Wyatt Cenac is fighting gentrification one web series at a time

aka Wyatt Cenac

From a completely objective and not at all biased standpoint, Wyatt Cenac is very swoon worthy. It certainly doesn’t hurt that the Brooklyn based comedian has done it all: sitcoms (“People of Earth,” check), political satire (“The Daily Show,” check) and Grammy nominated standup specials (Netflix’s “Brooklyn,” check) included.

But just when you think the 41-year-old is going to go bigger, he surprises you. Premiering October 3, Cenac has a delightful web series slash tersely worded love letter to Brooklyn called “aka Wyatt Cenac.” In his directorial debut, he plays a masked vigilante named The Viceroy — naturally —  who is more or less battling (and at times protecting) gentrified Brooklyn. It’s short, sweet, topical — and appreciably entertaining, too.

We chatted with the Fort Greene resident about Brooklyn bars, the end of Night Train and, you know, white supremacy.

“aka Wyatt Cenac” is as much an ode to Brooklyn as it is a critique of the borough’s ongoing gentrification. I mean, you guys filmed at Doris. Do you actually go there?

Yeah. I don’t go as often as I used to because I realized I could drink at home.

Why drink out with people when you can just drink alone?

Exactly. If there’s anything that I wish they would have taught at college, it would have been: Why drink outside? It’s cheaper to just not.  

Are there any other places you like? Would love our audience to know so you can get bum rushed when you go out.

Sure, OK, yeah so if anyone starts to stalk me they’ll know where I am. It’s funny because for me now I really don’t go to bars with the frequency that I used to. I tend to go to restaurants so I can eat and drink there until they are sick of me. I do that more than go to bars.

Bars that have an outside, I do like, like Hotbird. Hotbird was really great because it would never get crowded. I understand people go to the bar for that experience, but I almost like the experience of going to a bar to sit down and have a conversation. And to get drunk.

Night Train is ending soon. Why did you decide to wrap the weekly standup series up now?

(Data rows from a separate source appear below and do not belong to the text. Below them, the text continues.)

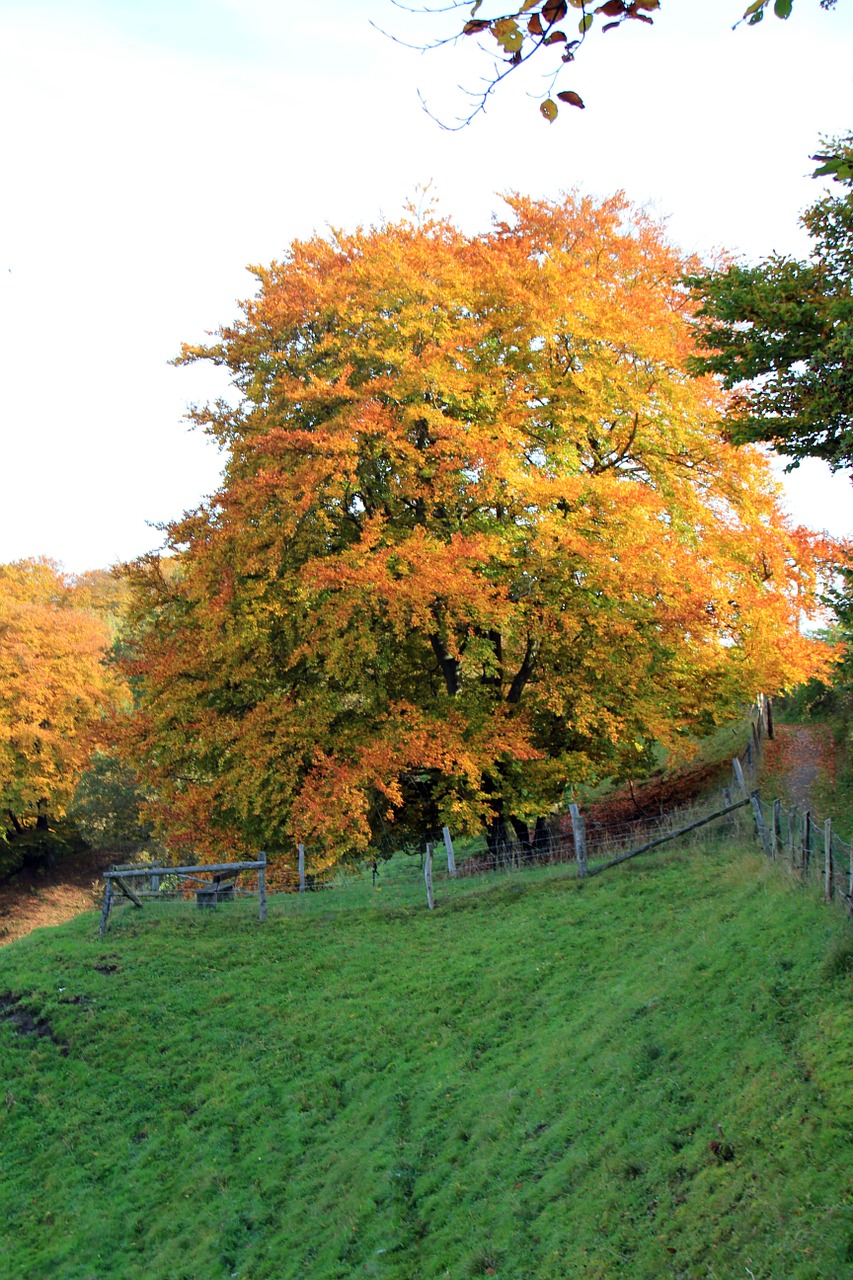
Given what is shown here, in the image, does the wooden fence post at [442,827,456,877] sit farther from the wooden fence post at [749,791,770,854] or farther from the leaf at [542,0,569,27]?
the leaf at [542,0,569,27]

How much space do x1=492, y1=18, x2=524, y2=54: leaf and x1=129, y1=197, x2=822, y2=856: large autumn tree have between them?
44.8 ft

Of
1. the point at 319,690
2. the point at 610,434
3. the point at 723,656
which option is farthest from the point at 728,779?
the point at 319,690

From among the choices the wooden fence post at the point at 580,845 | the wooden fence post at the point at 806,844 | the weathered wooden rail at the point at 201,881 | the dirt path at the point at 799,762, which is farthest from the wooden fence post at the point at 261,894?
the wooden fence post at the point at 806,844

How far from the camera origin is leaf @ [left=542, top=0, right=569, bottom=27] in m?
3.79

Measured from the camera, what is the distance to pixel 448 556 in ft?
58.1

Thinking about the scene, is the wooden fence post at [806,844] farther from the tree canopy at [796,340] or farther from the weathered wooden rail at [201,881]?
the weathered wooden rail at [201,881]

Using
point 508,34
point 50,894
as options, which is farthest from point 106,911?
point 50,894

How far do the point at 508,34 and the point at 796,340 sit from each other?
939 cm

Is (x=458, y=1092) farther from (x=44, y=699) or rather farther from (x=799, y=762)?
(x=44, y=699)

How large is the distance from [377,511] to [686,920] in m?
9.95

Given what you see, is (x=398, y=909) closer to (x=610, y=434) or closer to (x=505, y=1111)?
(x=505, y=1111)

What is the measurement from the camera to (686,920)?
13.4 meters

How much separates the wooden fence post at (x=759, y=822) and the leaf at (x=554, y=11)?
13256 mm

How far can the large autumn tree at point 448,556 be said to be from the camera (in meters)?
18.6
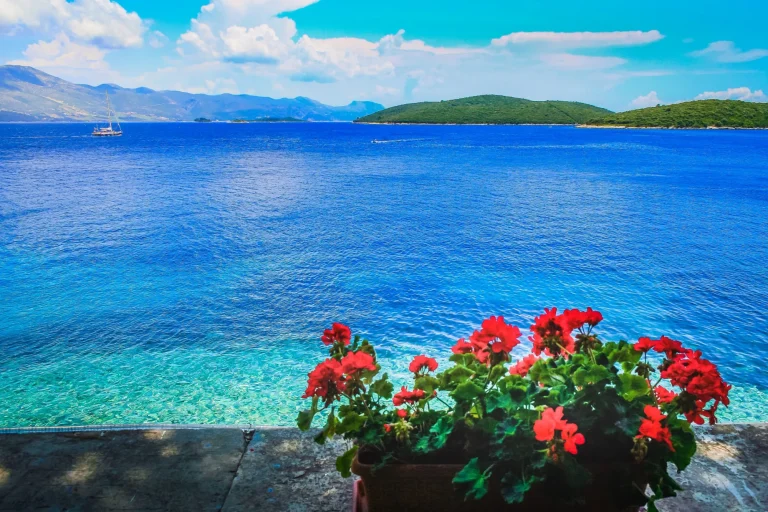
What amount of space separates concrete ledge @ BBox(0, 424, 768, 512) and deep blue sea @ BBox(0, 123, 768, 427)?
490 cm

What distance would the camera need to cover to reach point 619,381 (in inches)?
108

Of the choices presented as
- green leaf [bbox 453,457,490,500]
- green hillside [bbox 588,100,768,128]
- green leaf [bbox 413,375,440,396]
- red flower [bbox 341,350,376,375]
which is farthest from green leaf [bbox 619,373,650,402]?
green hillside [bbox 588,100,768,128]

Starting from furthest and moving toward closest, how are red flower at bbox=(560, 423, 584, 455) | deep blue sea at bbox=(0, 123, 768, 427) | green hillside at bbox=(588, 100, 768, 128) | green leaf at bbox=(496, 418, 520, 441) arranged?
green hillside at bbox=(588, 100, 768, 128)
deep blue sea at bbox=(0, 123, 768, 427)
green leaf at bbox=(496, 418, 520, 441)
red flower at bbox=(560, 423, 584, 455)

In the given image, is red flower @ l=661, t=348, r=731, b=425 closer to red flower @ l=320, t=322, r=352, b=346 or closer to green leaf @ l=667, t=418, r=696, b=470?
green leaf @ l=667, t=418, r=696, b=470

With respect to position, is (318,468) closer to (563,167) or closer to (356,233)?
(356,233)

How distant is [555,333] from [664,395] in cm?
71

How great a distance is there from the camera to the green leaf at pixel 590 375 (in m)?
2.68

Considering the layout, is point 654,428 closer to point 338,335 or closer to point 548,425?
point 548,425

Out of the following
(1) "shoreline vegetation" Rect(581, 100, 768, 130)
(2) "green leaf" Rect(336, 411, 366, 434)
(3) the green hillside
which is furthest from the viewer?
(3) the green hillside

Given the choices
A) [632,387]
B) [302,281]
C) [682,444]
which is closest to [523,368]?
[632,387]

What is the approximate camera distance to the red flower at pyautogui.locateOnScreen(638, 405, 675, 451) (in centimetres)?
251

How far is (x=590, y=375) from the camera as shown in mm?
2703

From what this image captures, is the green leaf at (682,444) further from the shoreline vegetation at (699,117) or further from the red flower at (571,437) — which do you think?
the shoreline vegetation at (699,117)

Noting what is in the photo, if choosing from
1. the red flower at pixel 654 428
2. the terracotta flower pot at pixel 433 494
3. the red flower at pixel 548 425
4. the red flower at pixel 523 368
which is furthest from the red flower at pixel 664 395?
the red flower at pixel 548 425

Honestly, it just felt like a good time. Our final show [Nov. 6] will be five years exactly. The show has been fun and so great, but at some point, it feels like something that you should pass on, that somebody else should get the opportunity to try to do their own thing and make it something different. 

You’ve done a bit of everything, so I’m curious: What do you think makes a successful comedian?

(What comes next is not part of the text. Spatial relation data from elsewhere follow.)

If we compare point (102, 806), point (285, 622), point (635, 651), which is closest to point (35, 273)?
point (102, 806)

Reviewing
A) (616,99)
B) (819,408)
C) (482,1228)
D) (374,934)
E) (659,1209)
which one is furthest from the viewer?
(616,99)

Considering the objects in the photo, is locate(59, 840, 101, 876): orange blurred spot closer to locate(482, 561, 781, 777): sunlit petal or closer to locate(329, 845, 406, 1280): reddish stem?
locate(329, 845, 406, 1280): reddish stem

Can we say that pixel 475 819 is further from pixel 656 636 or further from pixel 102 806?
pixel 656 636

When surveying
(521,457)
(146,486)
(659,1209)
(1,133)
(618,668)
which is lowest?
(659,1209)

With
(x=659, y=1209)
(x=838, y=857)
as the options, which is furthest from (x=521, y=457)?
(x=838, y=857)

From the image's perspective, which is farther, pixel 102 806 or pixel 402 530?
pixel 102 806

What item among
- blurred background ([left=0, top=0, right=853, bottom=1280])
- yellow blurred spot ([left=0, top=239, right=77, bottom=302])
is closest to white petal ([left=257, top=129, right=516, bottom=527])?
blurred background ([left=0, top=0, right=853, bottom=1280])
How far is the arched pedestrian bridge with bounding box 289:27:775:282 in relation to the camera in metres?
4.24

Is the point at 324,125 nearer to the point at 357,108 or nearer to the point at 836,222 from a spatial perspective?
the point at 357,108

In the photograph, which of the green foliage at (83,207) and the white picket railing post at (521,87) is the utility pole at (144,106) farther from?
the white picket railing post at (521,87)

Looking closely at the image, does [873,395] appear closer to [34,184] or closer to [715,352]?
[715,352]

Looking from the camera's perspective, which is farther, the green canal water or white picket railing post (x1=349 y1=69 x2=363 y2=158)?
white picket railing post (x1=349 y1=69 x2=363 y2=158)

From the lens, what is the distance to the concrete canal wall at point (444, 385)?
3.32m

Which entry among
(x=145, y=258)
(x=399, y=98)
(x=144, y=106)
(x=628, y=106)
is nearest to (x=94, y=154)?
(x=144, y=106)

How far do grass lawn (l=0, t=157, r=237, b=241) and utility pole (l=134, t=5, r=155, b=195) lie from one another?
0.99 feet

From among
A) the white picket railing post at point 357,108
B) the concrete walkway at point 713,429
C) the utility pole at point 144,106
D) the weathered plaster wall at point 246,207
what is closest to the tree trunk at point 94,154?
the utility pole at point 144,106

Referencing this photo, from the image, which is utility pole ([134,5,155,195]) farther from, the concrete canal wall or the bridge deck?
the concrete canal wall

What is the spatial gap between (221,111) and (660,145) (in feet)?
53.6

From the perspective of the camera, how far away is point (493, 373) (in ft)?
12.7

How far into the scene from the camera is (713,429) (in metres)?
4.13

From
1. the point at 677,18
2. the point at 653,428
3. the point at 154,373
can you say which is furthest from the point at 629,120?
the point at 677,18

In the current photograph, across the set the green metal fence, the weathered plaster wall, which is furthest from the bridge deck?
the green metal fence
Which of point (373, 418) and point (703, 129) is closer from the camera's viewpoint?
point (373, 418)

It’s a metric you have to figure out for yourself. There are people who say, being a working comedian on the road, 200 days out of the year is success. And for another comedian, it might be being exceptional enough at standup that NBC wants to make a sitcom with you. It might be movies for somebody else. I don’t think there’s one metric for success.

At the end of the day if what you’re doing brings you joy, as much joy as it brings the audience you’re doing it for, then that’s probably the best metric.

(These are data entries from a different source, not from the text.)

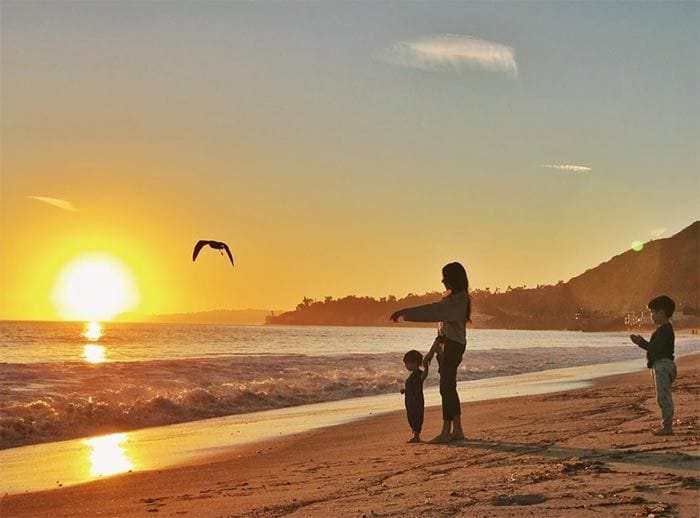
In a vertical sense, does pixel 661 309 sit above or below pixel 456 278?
below

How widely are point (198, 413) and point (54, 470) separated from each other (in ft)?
22.9

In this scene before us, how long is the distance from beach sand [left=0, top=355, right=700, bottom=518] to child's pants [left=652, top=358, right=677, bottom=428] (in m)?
0.30

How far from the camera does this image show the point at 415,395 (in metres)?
10.3

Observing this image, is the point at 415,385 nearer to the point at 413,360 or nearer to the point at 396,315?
the point at 413,360

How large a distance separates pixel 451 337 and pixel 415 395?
106 centimetres

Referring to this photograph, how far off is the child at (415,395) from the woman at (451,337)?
422 millimetres

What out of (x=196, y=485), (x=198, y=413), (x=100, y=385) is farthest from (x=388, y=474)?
(x=100, y=385)

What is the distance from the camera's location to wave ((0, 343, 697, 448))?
544 inches

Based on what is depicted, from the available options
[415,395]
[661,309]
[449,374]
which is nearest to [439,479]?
[449,374]

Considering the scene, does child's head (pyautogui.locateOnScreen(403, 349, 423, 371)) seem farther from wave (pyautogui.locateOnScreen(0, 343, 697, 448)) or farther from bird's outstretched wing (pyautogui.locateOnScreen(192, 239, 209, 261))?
wave (pyautogui.locateOnScreen(0, 343, 697, 448))

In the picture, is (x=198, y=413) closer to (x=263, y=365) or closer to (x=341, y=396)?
(x=341, y=396)

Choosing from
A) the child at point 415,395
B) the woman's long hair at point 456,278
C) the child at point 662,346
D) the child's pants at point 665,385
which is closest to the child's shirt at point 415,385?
the child at point 415,395

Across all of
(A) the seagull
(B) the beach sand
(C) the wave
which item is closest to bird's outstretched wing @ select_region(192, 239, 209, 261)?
(A) the seagull

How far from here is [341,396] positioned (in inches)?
803
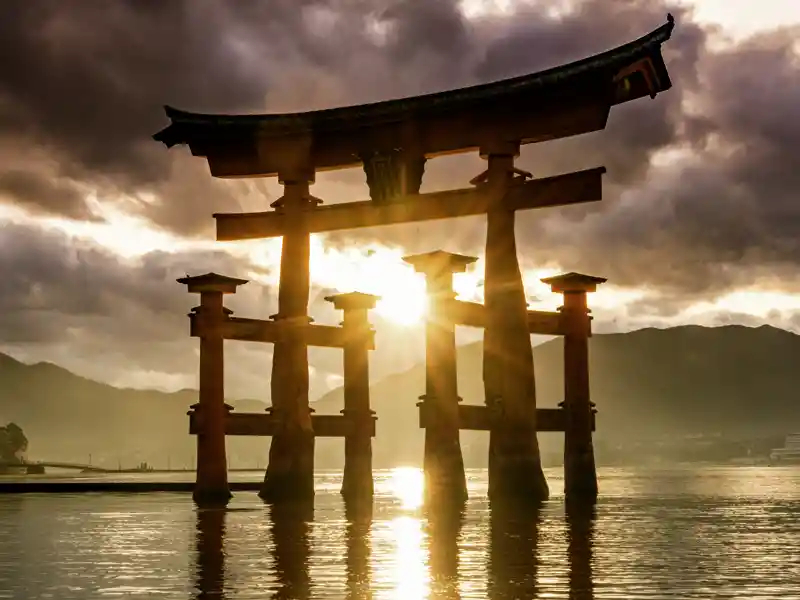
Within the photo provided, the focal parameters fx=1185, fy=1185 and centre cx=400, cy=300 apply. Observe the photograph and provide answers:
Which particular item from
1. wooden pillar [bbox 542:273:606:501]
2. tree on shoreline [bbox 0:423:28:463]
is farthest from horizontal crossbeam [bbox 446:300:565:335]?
tree on shoreline [bbox 0:423:28:463]

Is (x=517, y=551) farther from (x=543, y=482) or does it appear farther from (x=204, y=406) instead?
(x=204, y=406)

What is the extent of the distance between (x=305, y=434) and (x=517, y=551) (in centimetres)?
1270

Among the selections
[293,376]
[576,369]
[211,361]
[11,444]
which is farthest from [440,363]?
[11,444]

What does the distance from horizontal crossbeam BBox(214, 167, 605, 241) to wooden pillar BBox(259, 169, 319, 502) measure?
1.23 feet

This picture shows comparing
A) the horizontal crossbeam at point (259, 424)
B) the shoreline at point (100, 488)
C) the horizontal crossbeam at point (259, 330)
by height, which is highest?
the horizontal crossbeam at point (259, 330)

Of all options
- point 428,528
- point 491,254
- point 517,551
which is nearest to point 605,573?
point 517,551

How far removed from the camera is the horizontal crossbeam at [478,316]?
22.7 meters

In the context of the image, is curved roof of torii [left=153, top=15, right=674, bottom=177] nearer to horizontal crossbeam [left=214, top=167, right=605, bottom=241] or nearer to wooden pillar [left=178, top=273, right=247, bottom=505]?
horizontal crossbeam [left=214, top=167, right=605, bottom=241]

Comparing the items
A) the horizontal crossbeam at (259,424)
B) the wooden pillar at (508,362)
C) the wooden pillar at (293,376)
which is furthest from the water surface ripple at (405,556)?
the wooden pillar at (293,376)

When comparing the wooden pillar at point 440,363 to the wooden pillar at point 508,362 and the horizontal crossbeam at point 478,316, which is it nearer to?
the horizontal crossbeam at point 478,316

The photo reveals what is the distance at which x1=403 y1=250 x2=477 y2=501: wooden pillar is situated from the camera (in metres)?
22.6

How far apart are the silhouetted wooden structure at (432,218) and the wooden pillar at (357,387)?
0.15ft

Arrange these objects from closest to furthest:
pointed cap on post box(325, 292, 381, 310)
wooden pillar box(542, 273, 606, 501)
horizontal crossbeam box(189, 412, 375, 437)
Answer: horizontal crossbeam box(189, 412, 375, 437)
wooden pillar box(542, 273, 606, 501)
pointed cap on post box(325, 292, 381, 310)

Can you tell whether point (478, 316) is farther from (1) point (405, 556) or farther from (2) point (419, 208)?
(1) point (405, 556)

And Night Train is just one of the things you’ve had going on. You have “People of Earth,” and “aka Wyatt Cenac” going — are you more attracted to one form of comedy over the other?

When I write, it tends to be a bit more topical and I tend to enjoy that a lot. With Night Train, when we did it for Seeso, what was great about it was doing topical things but in this weird variety show way. In the first season, we did [a sketch] about how bodegas were being pushed out by chain drug stores. To me, that raised the question of: If bodegas are gone what does that mean for the cats that work at the bodega? So that started a bit where H. Jon Benjamin and I were on stage, advocating for bodega cats. It’s always nice to take a topical thing and address it in a weird way.

I feel like comedy, in this moment, feels very much like it has to be topical, but in a political vein. White supremacy is making a comeback.

Not to say that we should just relax, but these things to be a little cyclical. I don’t know if I’d say white supremacy is making a comeback exactly. It’s just a little sloppier than it used to be.

It’s more in your face.

Yeah. There was a time that … they took care of their craft and tried to hide what they were doing. They tried to be a little craftier. Slick with it.

As a comedian, how do you create a space for humor when the world is increasingly depressing?

We’ve been here before. I think to keep it in perspective [is helpful], but there’s also more to life than the weird, strange things that happen to us on a daily basis. You can’t get so caught up in that aspect of it. It’s just going to paralyze you.

“aka Wyatt Cenac” premieres on Topic.com on October 3.